• [What this task involves]:
Print the line containing "Is the out-of-focus" and each line after it through the end, please, with nothing added.

• [Provided entries]:
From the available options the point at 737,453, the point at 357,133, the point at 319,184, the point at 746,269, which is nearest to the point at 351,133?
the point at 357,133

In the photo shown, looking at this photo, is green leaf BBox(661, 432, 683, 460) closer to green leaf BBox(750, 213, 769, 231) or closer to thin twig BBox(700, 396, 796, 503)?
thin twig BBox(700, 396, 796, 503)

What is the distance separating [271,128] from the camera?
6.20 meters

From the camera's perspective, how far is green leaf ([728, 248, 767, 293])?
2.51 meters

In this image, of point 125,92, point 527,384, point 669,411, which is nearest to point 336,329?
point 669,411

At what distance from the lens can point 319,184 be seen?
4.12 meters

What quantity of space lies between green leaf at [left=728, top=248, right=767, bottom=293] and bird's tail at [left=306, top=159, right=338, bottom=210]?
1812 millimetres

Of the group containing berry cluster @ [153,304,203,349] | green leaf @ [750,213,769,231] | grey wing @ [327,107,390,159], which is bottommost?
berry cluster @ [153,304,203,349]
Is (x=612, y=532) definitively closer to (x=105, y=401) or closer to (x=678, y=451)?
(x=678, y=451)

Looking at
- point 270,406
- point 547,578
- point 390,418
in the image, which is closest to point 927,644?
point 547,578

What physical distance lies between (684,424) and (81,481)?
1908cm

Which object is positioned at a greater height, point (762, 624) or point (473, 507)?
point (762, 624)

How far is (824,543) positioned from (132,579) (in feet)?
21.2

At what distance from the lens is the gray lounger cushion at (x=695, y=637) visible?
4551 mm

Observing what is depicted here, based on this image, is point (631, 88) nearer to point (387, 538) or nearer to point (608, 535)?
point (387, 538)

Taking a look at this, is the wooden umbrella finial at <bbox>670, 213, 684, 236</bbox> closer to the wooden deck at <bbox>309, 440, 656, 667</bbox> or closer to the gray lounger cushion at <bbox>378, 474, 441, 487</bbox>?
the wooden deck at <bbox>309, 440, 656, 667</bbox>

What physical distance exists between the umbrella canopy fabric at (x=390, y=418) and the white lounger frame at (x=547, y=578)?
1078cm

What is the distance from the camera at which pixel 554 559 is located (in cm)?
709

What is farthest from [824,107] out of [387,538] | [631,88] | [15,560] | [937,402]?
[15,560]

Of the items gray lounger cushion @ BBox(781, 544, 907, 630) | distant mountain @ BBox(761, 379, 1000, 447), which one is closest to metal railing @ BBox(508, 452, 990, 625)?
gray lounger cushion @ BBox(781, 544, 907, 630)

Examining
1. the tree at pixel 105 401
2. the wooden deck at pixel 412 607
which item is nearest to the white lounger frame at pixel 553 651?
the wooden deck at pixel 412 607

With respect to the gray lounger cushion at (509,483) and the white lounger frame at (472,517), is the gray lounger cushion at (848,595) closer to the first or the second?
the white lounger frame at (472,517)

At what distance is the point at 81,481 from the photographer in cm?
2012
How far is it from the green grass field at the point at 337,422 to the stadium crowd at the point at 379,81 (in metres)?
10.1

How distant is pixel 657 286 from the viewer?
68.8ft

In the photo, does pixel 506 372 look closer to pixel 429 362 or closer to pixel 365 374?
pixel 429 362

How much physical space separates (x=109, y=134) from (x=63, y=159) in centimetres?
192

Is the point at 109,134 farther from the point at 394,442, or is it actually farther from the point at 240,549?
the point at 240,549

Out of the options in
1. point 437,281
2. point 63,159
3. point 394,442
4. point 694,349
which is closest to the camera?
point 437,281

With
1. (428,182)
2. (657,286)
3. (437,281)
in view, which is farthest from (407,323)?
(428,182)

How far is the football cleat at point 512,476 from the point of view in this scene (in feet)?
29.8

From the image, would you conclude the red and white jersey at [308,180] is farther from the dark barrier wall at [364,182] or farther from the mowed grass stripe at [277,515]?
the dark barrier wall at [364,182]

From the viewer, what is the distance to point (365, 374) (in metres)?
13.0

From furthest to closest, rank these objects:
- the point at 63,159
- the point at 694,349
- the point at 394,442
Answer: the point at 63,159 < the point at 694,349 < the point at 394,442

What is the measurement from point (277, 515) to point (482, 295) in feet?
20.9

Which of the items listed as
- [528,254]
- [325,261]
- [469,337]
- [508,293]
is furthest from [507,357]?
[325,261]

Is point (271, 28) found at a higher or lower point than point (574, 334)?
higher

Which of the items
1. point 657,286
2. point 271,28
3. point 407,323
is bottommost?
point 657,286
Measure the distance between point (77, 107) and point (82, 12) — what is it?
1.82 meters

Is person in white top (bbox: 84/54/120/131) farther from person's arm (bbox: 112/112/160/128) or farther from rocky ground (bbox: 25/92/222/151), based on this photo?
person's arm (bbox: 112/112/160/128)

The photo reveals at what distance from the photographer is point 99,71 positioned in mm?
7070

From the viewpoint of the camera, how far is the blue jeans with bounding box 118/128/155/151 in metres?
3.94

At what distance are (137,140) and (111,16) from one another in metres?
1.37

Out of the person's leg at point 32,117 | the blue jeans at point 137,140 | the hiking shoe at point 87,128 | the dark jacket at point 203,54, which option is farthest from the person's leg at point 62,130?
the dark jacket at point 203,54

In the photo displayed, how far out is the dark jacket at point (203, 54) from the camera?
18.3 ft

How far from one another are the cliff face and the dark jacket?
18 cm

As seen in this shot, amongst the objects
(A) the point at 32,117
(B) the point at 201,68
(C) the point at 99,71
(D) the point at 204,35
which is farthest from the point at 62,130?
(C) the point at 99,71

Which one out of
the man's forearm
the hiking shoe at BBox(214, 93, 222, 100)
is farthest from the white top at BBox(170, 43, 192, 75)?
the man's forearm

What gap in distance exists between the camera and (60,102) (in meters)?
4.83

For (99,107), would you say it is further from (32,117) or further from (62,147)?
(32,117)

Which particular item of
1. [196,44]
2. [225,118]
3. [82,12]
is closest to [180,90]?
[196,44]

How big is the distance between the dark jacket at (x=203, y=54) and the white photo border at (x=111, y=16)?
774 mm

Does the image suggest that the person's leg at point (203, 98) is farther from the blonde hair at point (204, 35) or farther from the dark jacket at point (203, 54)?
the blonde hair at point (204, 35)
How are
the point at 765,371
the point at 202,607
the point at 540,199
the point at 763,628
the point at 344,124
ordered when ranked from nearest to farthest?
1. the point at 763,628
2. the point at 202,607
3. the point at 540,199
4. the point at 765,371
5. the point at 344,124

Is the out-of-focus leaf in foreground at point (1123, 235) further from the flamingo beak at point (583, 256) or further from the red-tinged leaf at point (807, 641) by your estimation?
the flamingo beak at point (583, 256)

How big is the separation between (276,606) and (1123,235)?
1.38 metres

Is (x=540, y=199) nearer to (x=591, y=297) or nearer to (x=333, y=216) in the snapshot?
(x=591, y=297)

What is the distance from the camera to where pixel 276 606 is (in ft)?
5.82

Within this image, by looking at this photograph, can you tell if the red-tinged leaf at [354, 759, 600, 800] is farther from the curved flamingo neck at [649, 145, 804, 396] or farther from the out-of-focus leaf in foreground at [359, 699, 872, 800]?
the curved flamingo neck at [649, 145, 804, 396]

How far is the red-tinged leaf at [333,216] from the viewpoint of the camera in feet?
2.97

• [Complete output]:
Is the out-of-focus leaf in foreground at point (1123, 235) further from the flamingo beak at point (583, 256) or further from the red-tinged leaf at point (807, 641) by your estimation?
the flamingo beak at point (583, 256)

How big is the separation between (276,606) and (1123,235)?
1.38 metres

Is (x=540, y=199) nearer to (x=591, y=297) or nearer to (x=333, y=216) in the snapshot?
(x=591, y=297)

What is the distance from the camera to where pixel 276 606 is (in ft)?
5.82

Within this image, by looking at this photograph, can you tell if the red-tinged leaf at [354, 759, 600, 800] is farther from the curved flamingo neck at [649, 145, 804, 396] or farther from the out-of-focus leaf in foreground at [359, 699, 872, 800]?
the curved flamingo neck at [649, 145, 804, 396]

How far is the red-tinged leaf at [333,216] from the viewpoint of the camera in feet?
2.97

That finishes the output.